In the current climate, it’s a charged issue, because for one side it’s a matter of respect, dignity, and honoring a persons agency, and for the other it’s about coercive speech and toeing closer to coercive thought. And then there’s the the third side that can perhaps see that both sides have valid points, except that none of it matters in the long run.
If words are so empty that they can be bent to call a woman a man, a man a woman, blue as red, 50 as 1,000, depending on a person’s internal emotional state, then whatever we choose to say is as valid as anything else. And if one person refuses to comply with social niceties, it doesn’t necessarily indicate anything other than, at worst, said person is a dick. So I think right now, it’s a social crusade for both parties, and not everyone wants to get sucked into feeling passionate about everyone else's fights. And that doesn’t mean you’re choosing sides. But somehow, less than 100% virtue signaling in either direction means you’re implicitly supporting “them”. But, my approach is, when dealing with people, I’m not going to be a dick, and I’ll happily call them a preferred pronoun, within reason, even though it’s really not that important to me.

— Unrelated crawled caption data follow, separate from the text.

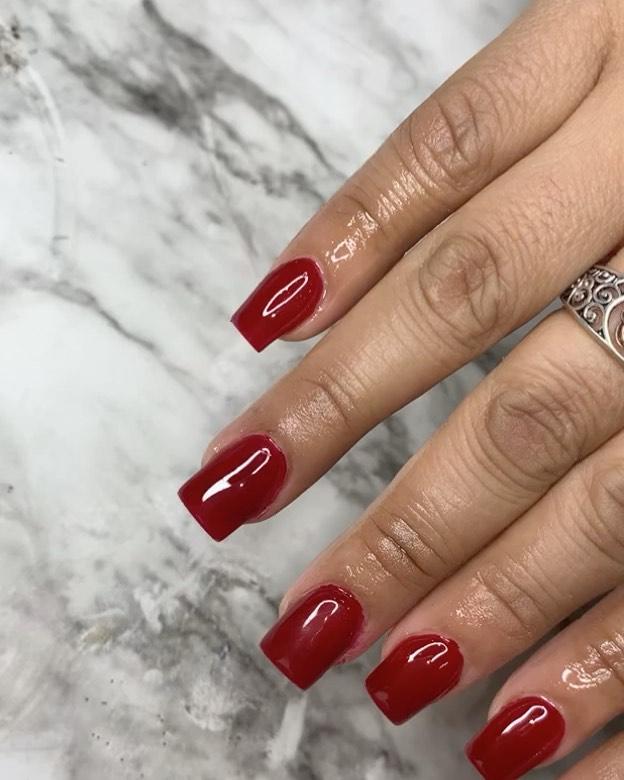 30+ Bold Red Acrylic Nail Design Ideas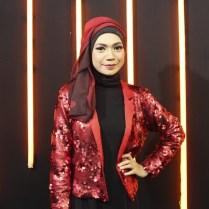 Indah Nevertari baju merah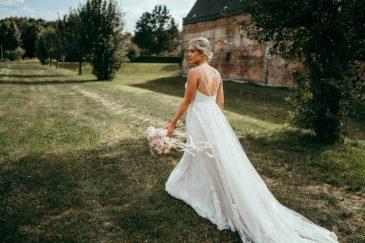 Braut mit Brautstrauß beim Fotoshooting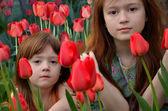 Zwei Mädchen mit Tulpen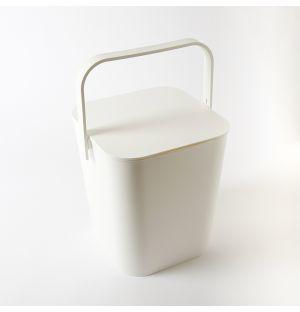 Boîte blanche en plastique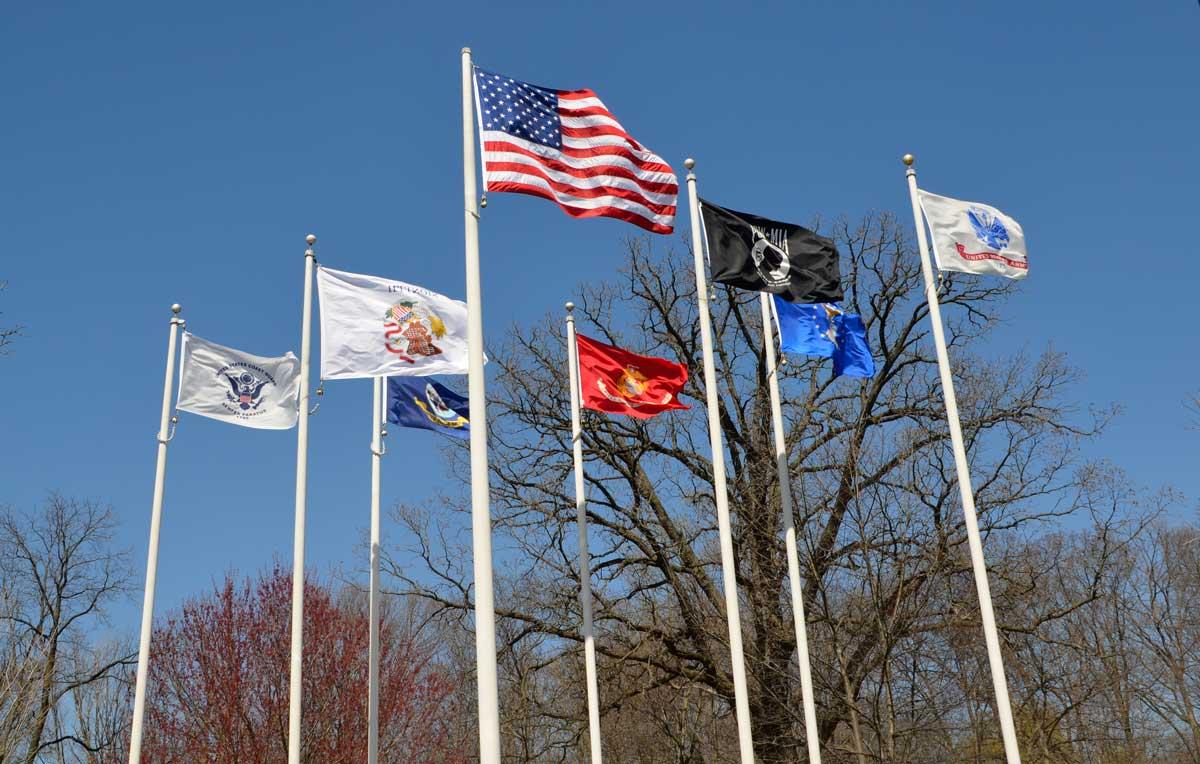 flags-flying-veterans-park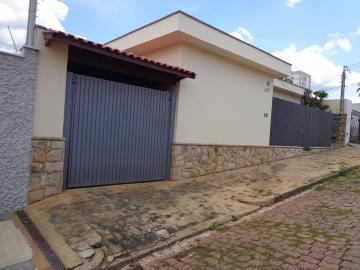 Alugar Casas / Padrão em São José do Rio Pardo R$ 2.200,00 - Foto 3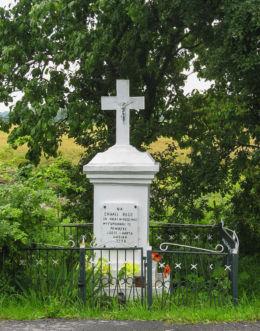Kamienny krzyż przydrożny. Izdebno Kościelne, gmina Grodzisk Mazowiecki, powiat grodziski.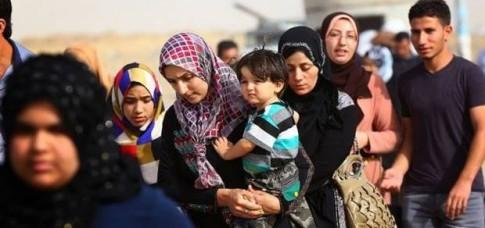 Parte da população deixa Mosul, terceira maior cidade iraquiana, conquistada pelo ISIS. Doze anos após invasão norte-americana, pesadelo do país parece não ter fim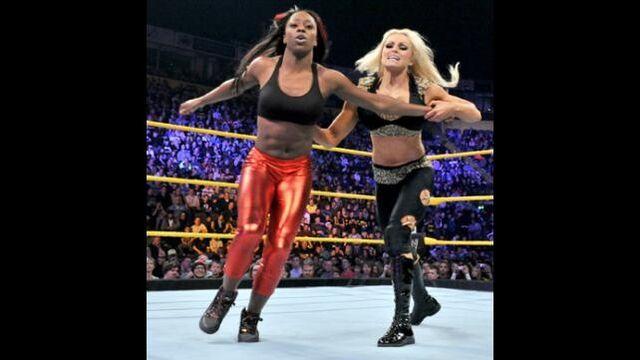 File:Naomi vs aksana .jpg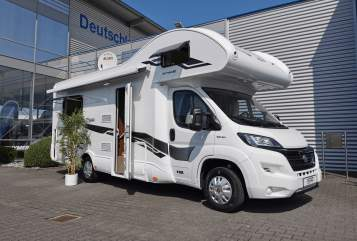 Hire a motorhome in Everswinkel from private owners| X-GO Dynamic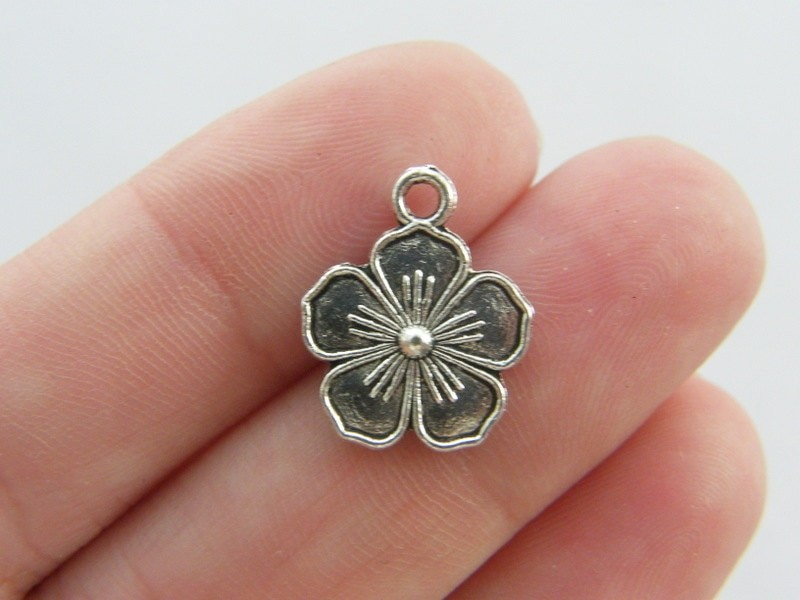 10 Flower charms antique silver tone F73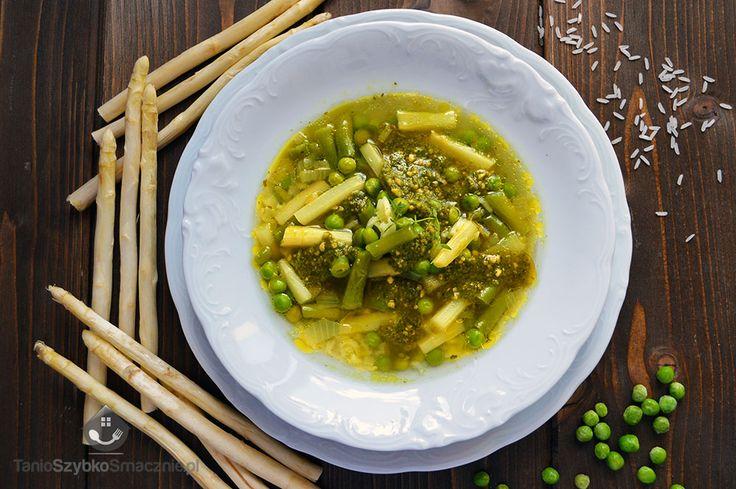 Zupa z białymi szparagami, fasolką, groszkiem i pesto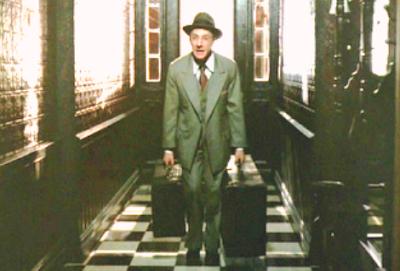 death of a salesman is willy a Tod eines handlungsreisenden (originaltitel: death of a salesman) ist das bekannteste drama arthur millers aus dem jahr 1949, für das er noch im selben jahr mit dem pulitzer-preis für theater ausgezeichnet wurde.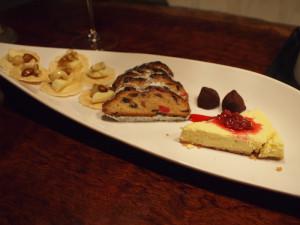 チーズケーキにかけたラズベリージャムはじょにお叔母のお手製。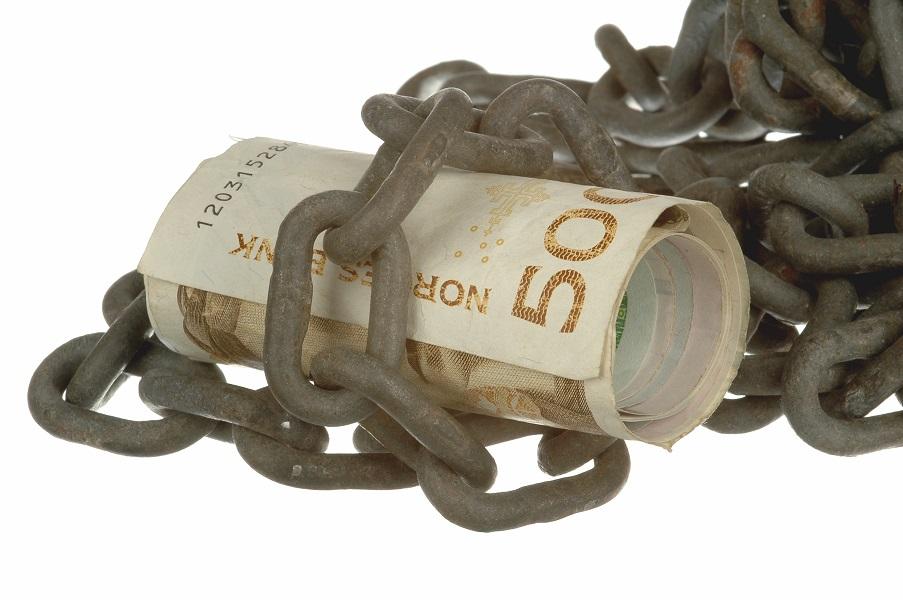 Penger budnet rundt av kjetting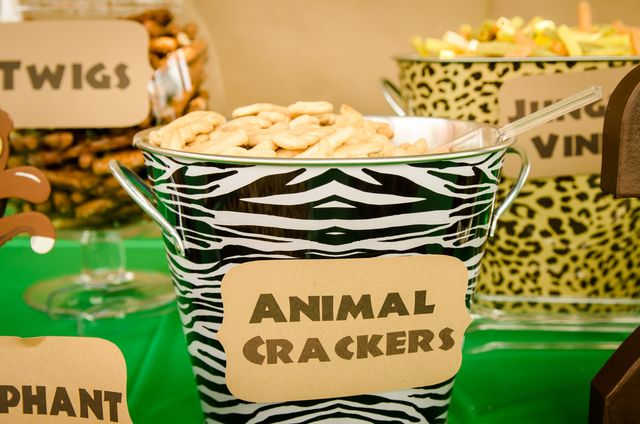 Snacks at a Jungle Safari Party #jungle #partysnacks
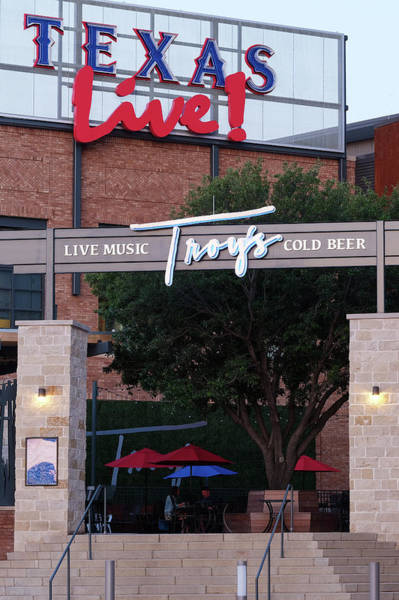 Photograph - Troy Aikman's Restaurant Texas Live 61219 by Rospotte Photography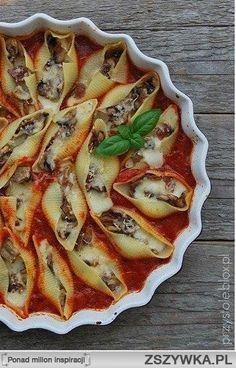 MAKARONOWE MUSZLE Z PIECZARKAMI W POMIDOROWYM SOSIE. Składniki (na 4 porcje): - 20 dużych muszli makaronowych nadzienie: - 2 szalotki - 50 g wędzonej szynki - 250 g pieczarek - 250 g fety - 3 łyżki natki pietruszki - 2-3 łyżki masła sos pomidorowy: - 2 puszki pomidorów krojonych - 2 łyżki oliwy - 2 ząbki czosnku, drobno pokrojone - 1 łyżeczka oregano - 1 łyżeczka bazylii - 1 łyżeczka soli - 1/2 łyżeczki cukru - odrobina pieprzu - ewentualnie tarty parmezan (u mnie ser grana padano) do… Good Food, Yummy Food, Best Food Ever, Relleno, I Foods, Food Inspiration, Food To Make, Food Porn, Food And Drink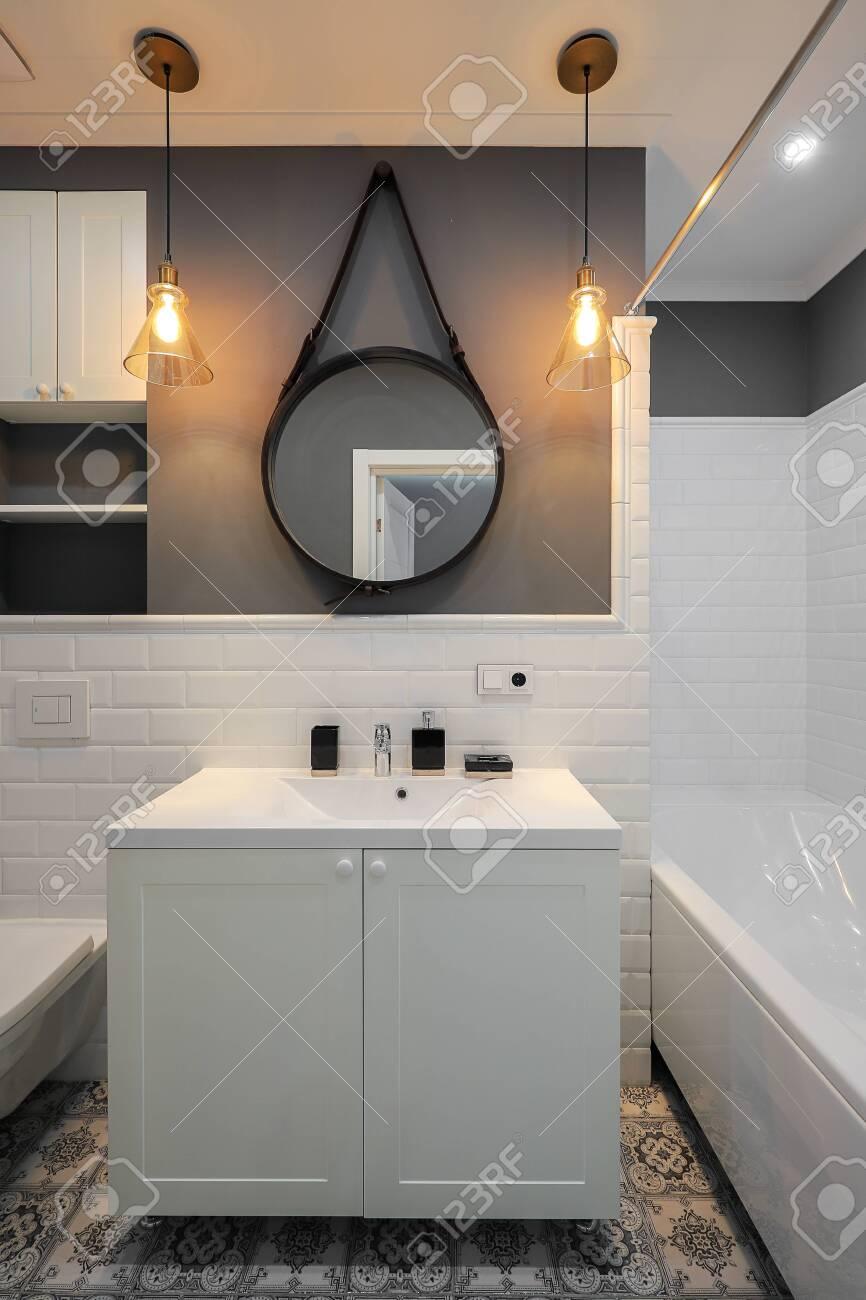 Modern bathroom interior design - 148484792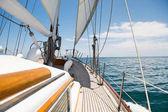 Jachtě plující v moři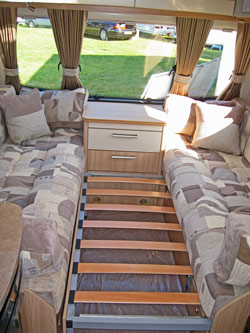 Pull-out bed in the Amara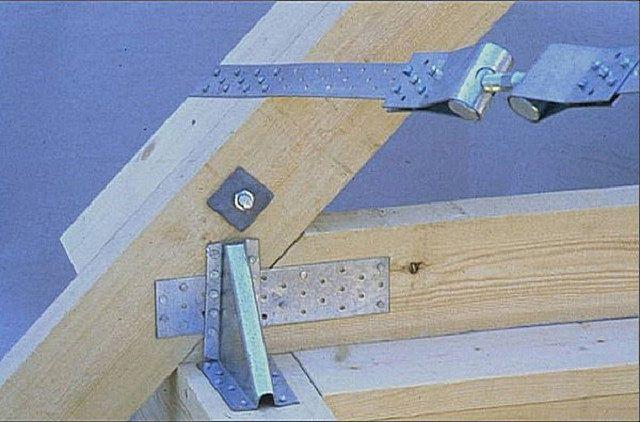Один из вариантов крепления стропильной ноги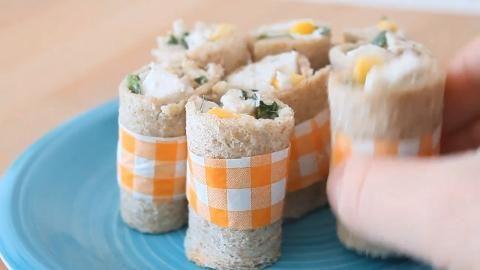 Vídeo Receta de Rollitos de Pollo con Salsa César Nuestros chicos del Blog Eat Fashion nos proponen una deliciosa receta de Rollitos de Pollo con Salsa César. ¡Mira que fácil es prepararla!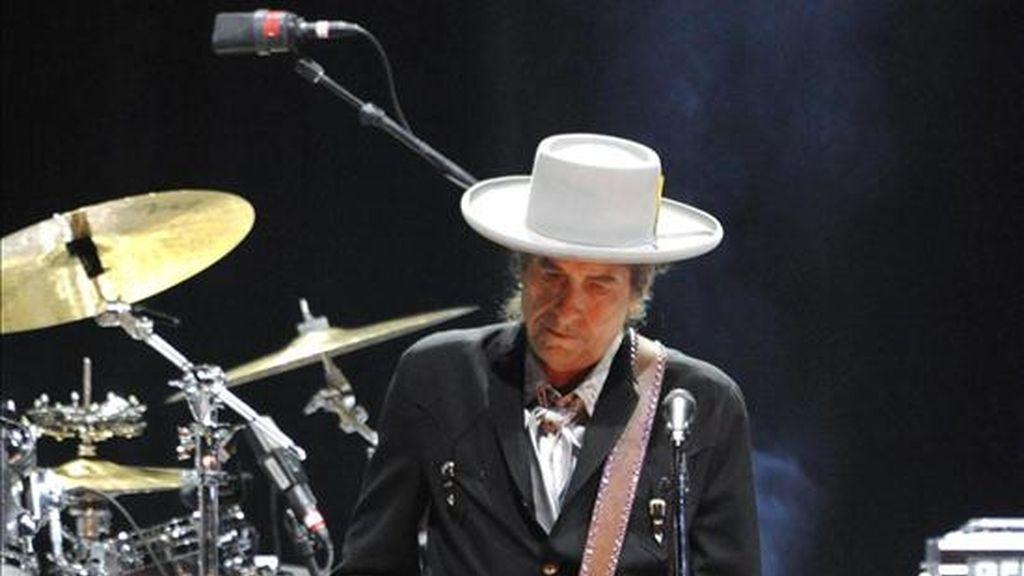 Bob Dylan demuestra que sabe como adaparse a los nuevos tiempos. Vídeo: ATLAS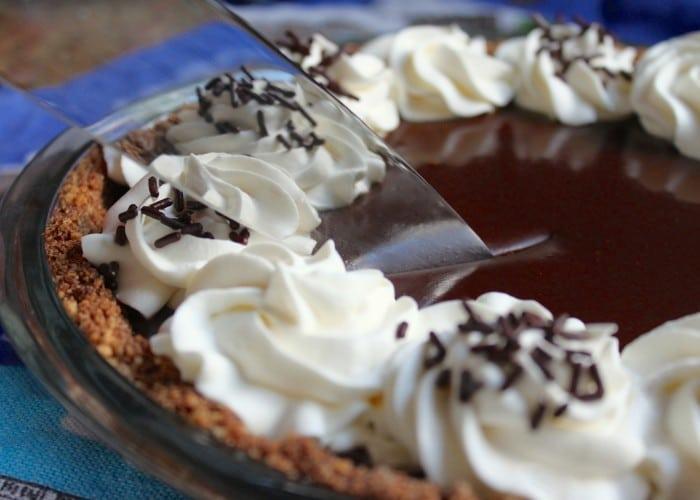 Chocolate-Banoffee-Pie-slicing-pie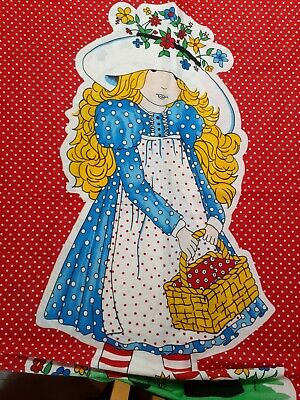 BEAUTIFUL HOLLIE HOBBY on RED QUILT PANEL VINTAGE FABRIC AMERICAN GREETINGS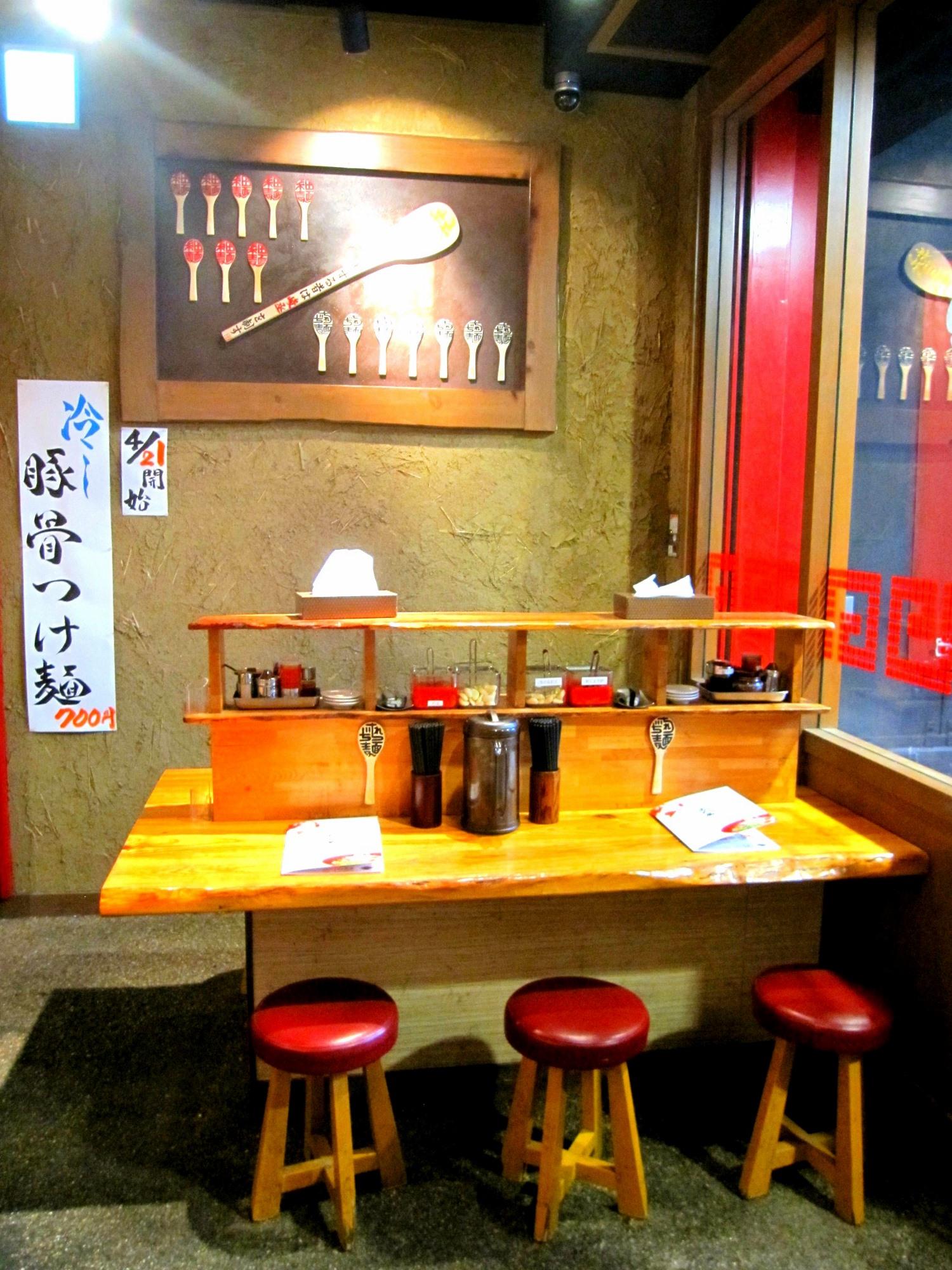 Restaurants nengkoy for Distinctive interior designs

But I’m also not going to go out of my way to try to fix everyone who is a dick either, even when it is something important to me. |
Based on this statement, I don't quite think you understand what being transgender actually is. It's not people asking to be called the opposite gender, it's people asking to be called the gender that they actually are, and have been their entire lives, but who had the vast misfortune of being born into the wrong body. There is not a 1:1 correlation between the body's sex and the mind's sex; usually they match up, but sometimes they don't. Gender dysphoria has severely negative outcomes for mental health and well-being, and no one chooses it willingly.